-- Excerpt provided start --

Tuesday, 16 February 2010

Recollections Of A Previous Life

I remember the year 2002. I forget which month now but (I suspect it was January, actually) when I bought a new suit and took the train up from Durham to Edinburgh I was filled with a strange feeling of excitement I think I've only ever had once since then. I had prepared well. I knew how to present myself in the short time I was going to be alloted. I was confident - and, more than anything else - I wanted it. I just knew I was going to get the position, and I did. I still remember the interview and the realization that I had succeeded and that I'd be getting my offer in the post.

I had poured more than six months' passion into a certain project following the awful heart-breaking disaster of discovering the University would not support me despite what I'd been told. I'd pulled myself back up again and got stuck in and now I was about to be offered a postgraduate research position at the Edinburgh College of Art. I couldn't have been more full of myself if I'd tried.

-- Excerpt provided end --
-- Source excerpt start --

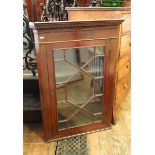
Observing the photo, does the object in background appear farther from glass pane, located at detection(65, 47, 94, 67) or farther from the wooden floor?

-- Source excerpt end --

> [Stated goal 1]:
Answer these from the post about the 2002 interview:
(a) Between which two places did the writer travel by train?
(b) For how long had the writer poured passion into a certain project?
(c) What position was the writer about to be offered, and where?
> [Stated goal 2]: Resume the post about the 2002 interview, starting right after its final sentence.
The data is separate material and has nothing to do with the post.

> [Right answer 1]:
(a) From Durham to Edinburgh.
(b) More than six months.
(c) A postgraduate research position at the Edinburgh College of Art.

> [Right answer 2]:
From that heady start, 2002 went fairly quickly downhill for me. I was stuck out in the sticks at Riccarton in the summer, with almost nobody else around. I was frustrated that the institution was pulling me in a different direction from the one in which I had launched myself back in 2001. I was frustrated by the lack of colleagues around me, and when I eventually got some, I was frustrated by the variance at which I found myself from their basic premises and academic jargon (being arty types, me being a science+something else type). I don't think I made any friends in that whole year. It was terrible. But I soldiered on pretending everything was alright - largely because of the memory of what I had been through to get where I was.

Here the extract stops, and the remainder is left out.